[TASK GOAL] Omitting the pictures, output all of the records precisely as written.

::: AVAILABLE DATA

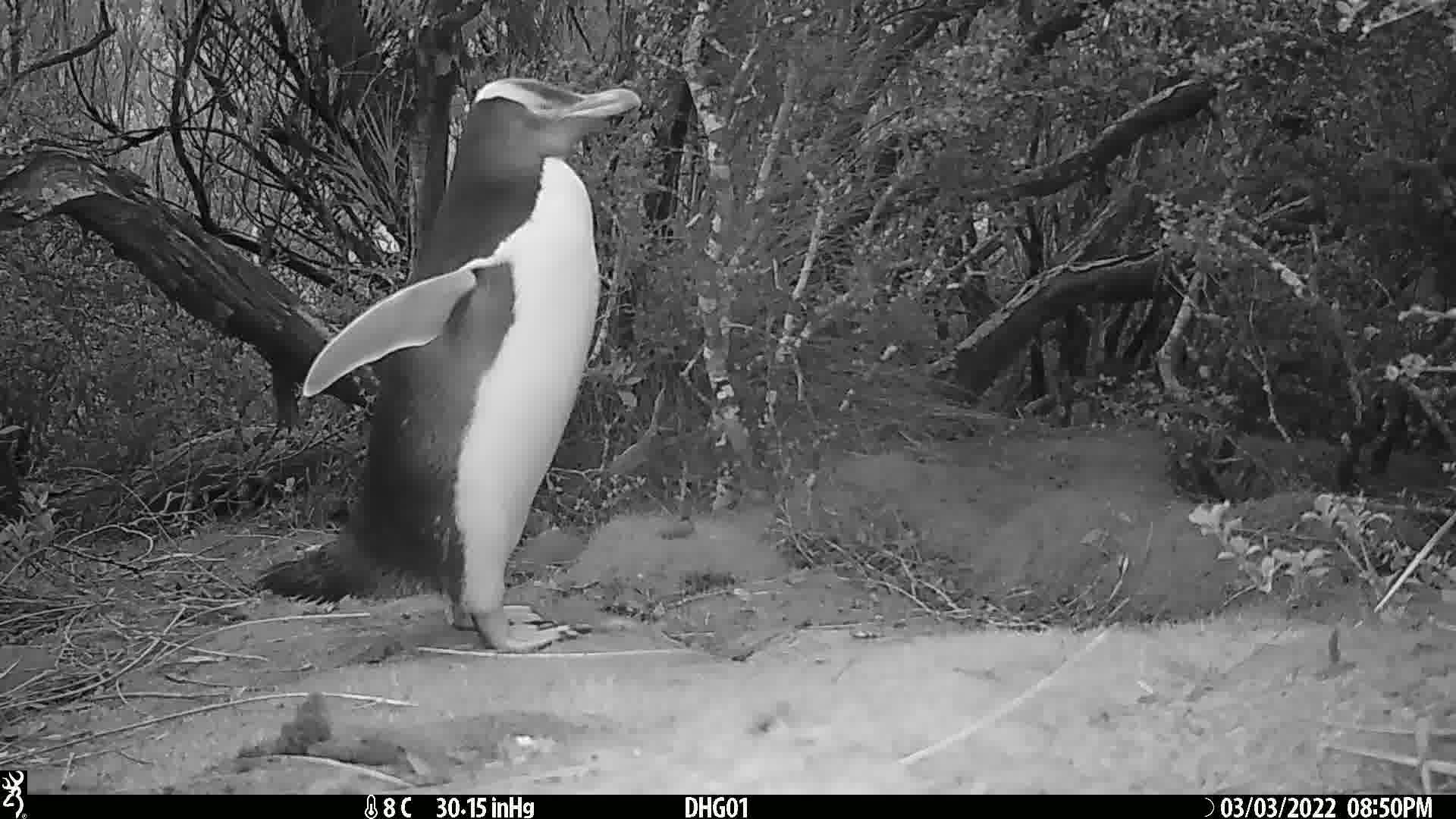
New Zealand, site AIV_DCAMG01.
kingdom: Animalia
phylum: Chordata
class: Aves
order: Sphenisciformes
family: Spheniscidae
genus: Megadyptes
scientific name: Megadyptes antipodes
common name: yellow-eyed penguin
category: yellow eyed penguin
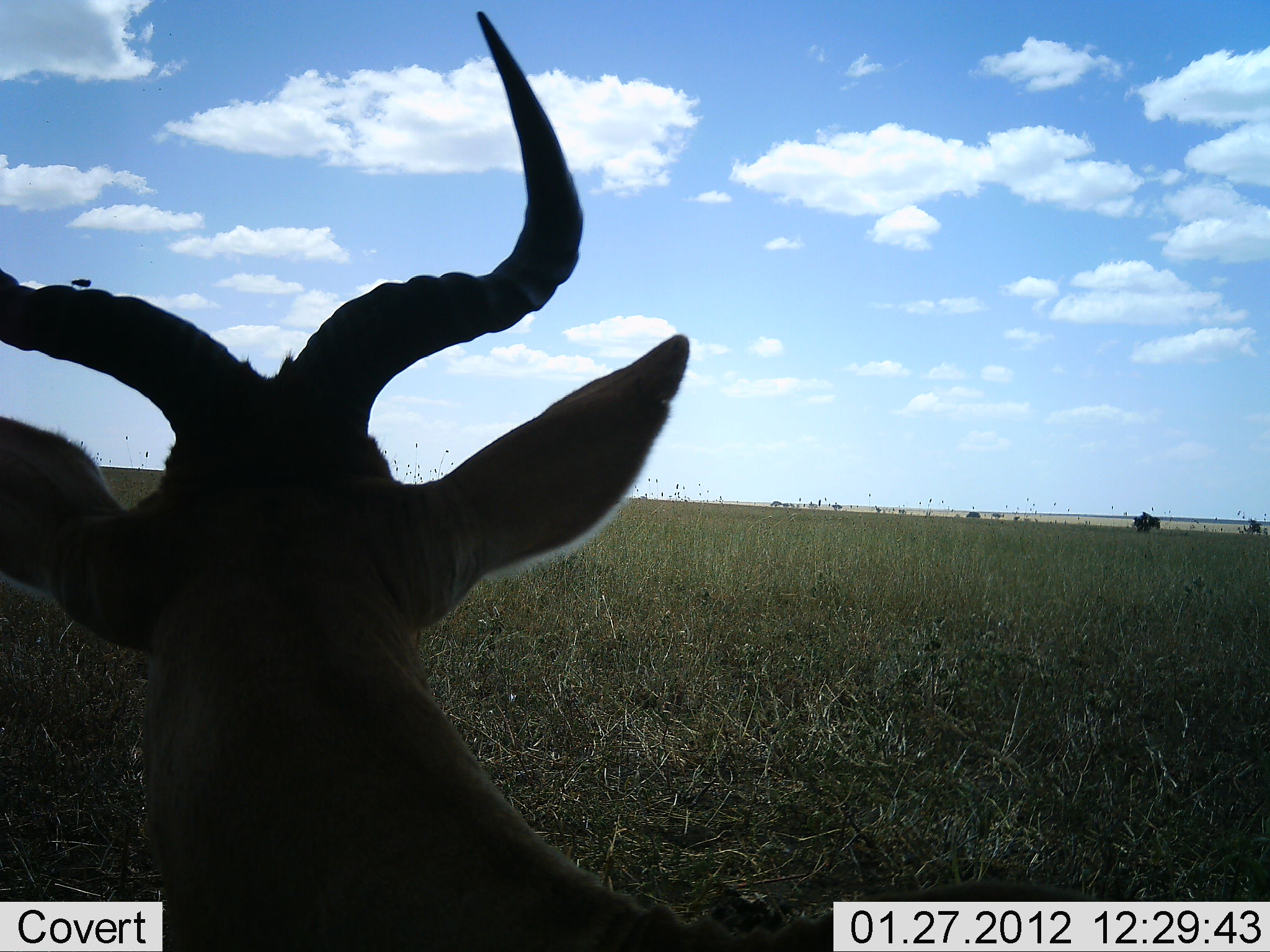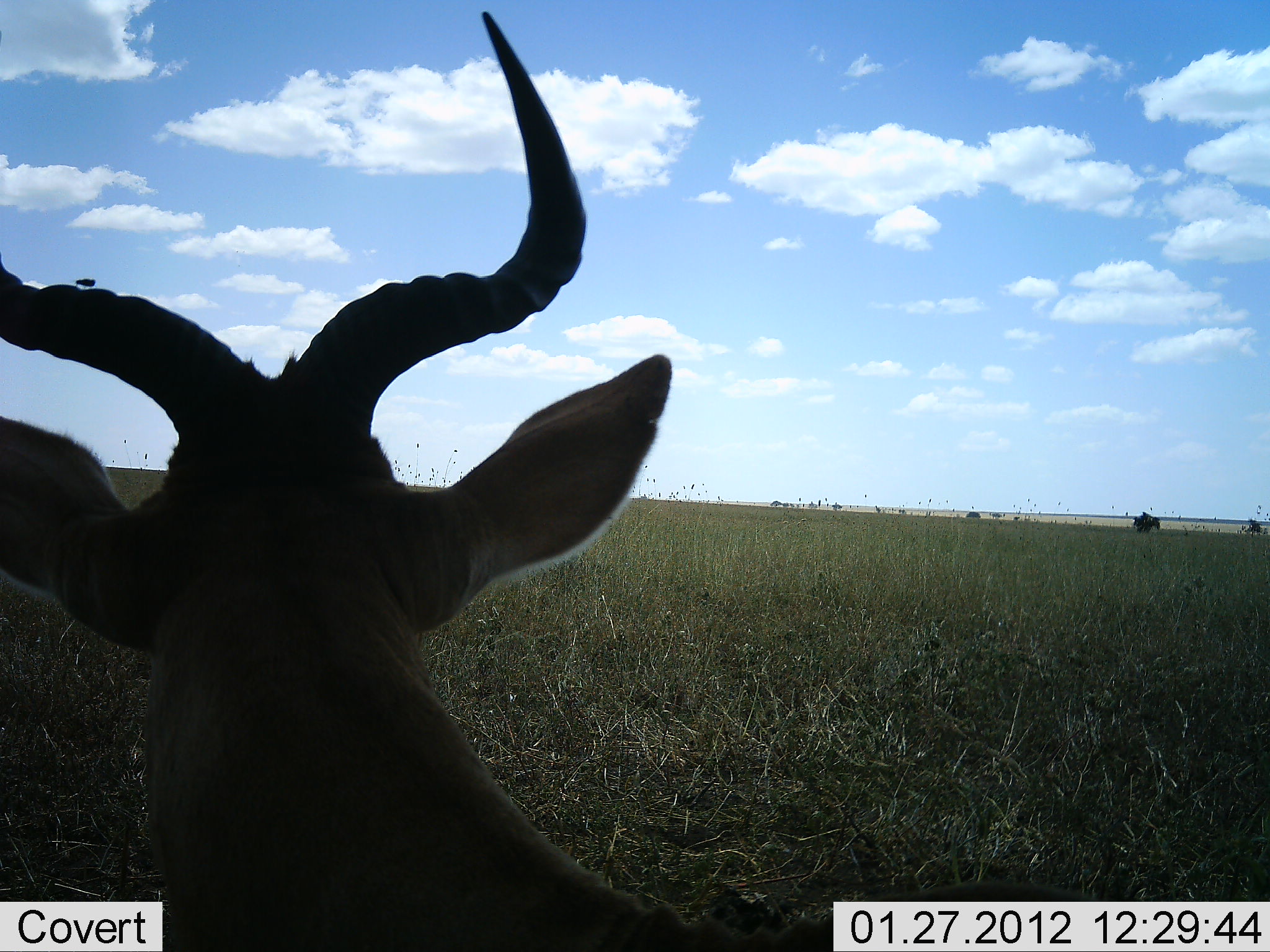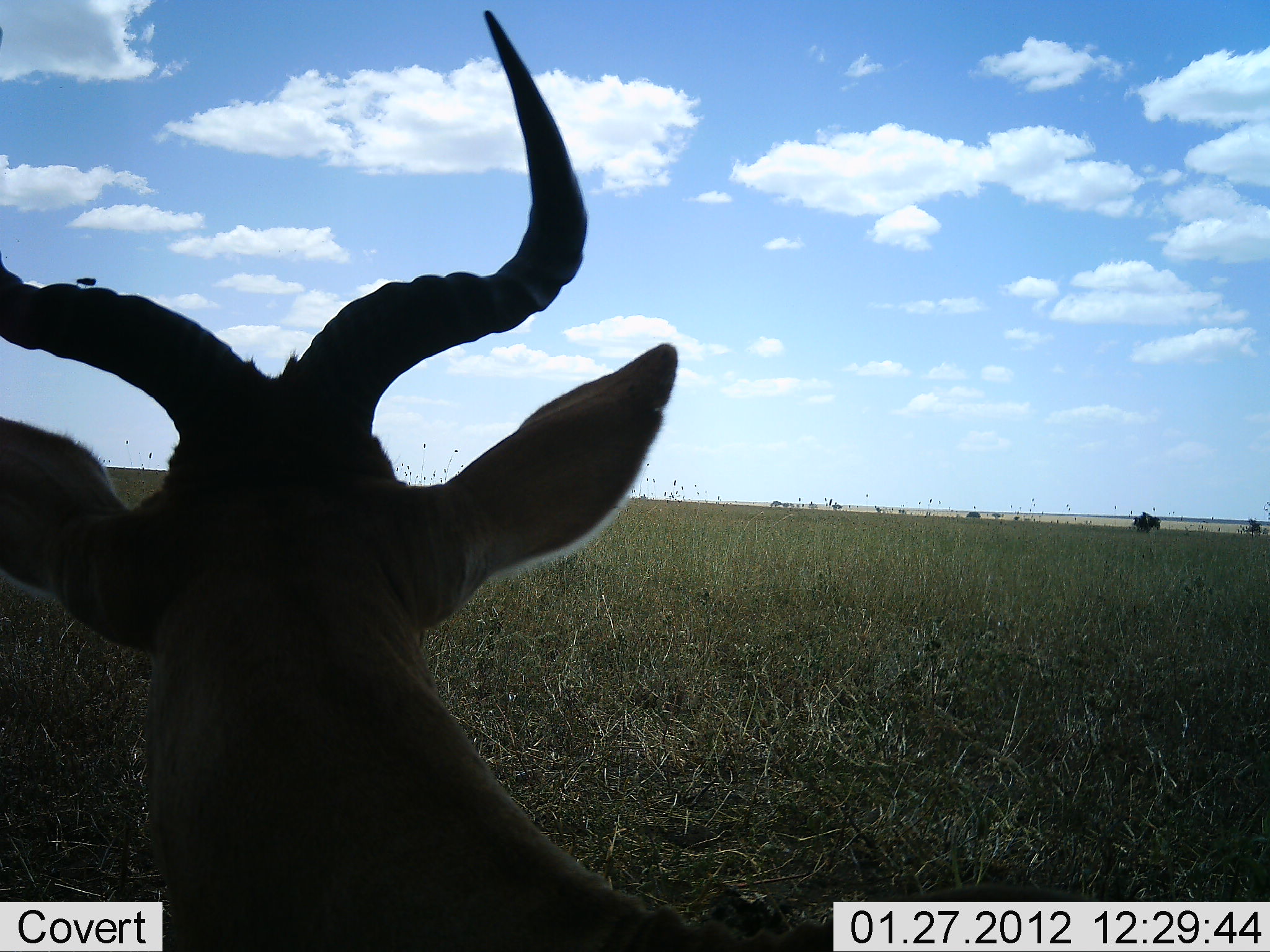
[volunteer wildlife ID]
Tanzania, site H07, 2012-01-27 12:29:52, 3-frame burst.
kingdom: Animalia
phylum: Chordata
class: Mammalia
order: Artiodactyla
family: Bovidae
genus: Alcelaphus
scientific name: Alcelaphus buselaphus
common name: hartebeest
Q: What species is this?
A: Hartebeest (Alcelaphus buselaphus).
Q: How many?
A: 1.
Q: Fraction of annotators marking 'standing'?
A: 38%.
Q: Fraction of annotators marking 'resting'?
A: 62%.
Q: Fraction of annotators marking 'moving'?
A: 0%.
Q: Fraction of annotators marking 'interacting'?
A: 0%.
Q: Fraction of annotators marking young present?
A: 0%.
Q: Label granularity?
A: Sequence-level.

::::::

[RESPONSE TO THE EXERCISE]
New Zealand, site AIV_DCAMG01.
kingdom: Animalia
phylum: Chordata
class: Aves
order: Sphenisciformes
family: Spheniscidae
genus: Megadyptes
scientific name: Megadyptes antipodes
common name: yellow-eyed penguin
category: yellow eyed penguin
[volunteer wildlife ID]
Tanzania, site H07, 2012-01-27 12:29:52, 3-frame burst.
kingdom: Animalia
phylum: Chordata
class: Mammalia
order: Artiodactyla
family: Bovidae
genus: Alcelaphus
scientific name: Alcelaphus buselaphus
common name: hartebeest
Q: What species is this?
A: Hartebeest (Alcelaphus buselaphus).
Q: How many?
A: 1.
Q: Fraction of annotators marking 'standing'?
A: 38%.
Q: Fraction of annotators marking 'resting'?
A: 62%.
Q: Fraction of annotators marking 'moving'?
A: 0%.
Q: Fraction of annotators marking 'interacting'?
A: 0%.
Q: Fraction of annotators marking young present?
A: 0%.
Q: Label granularity?
A: Sequence-level.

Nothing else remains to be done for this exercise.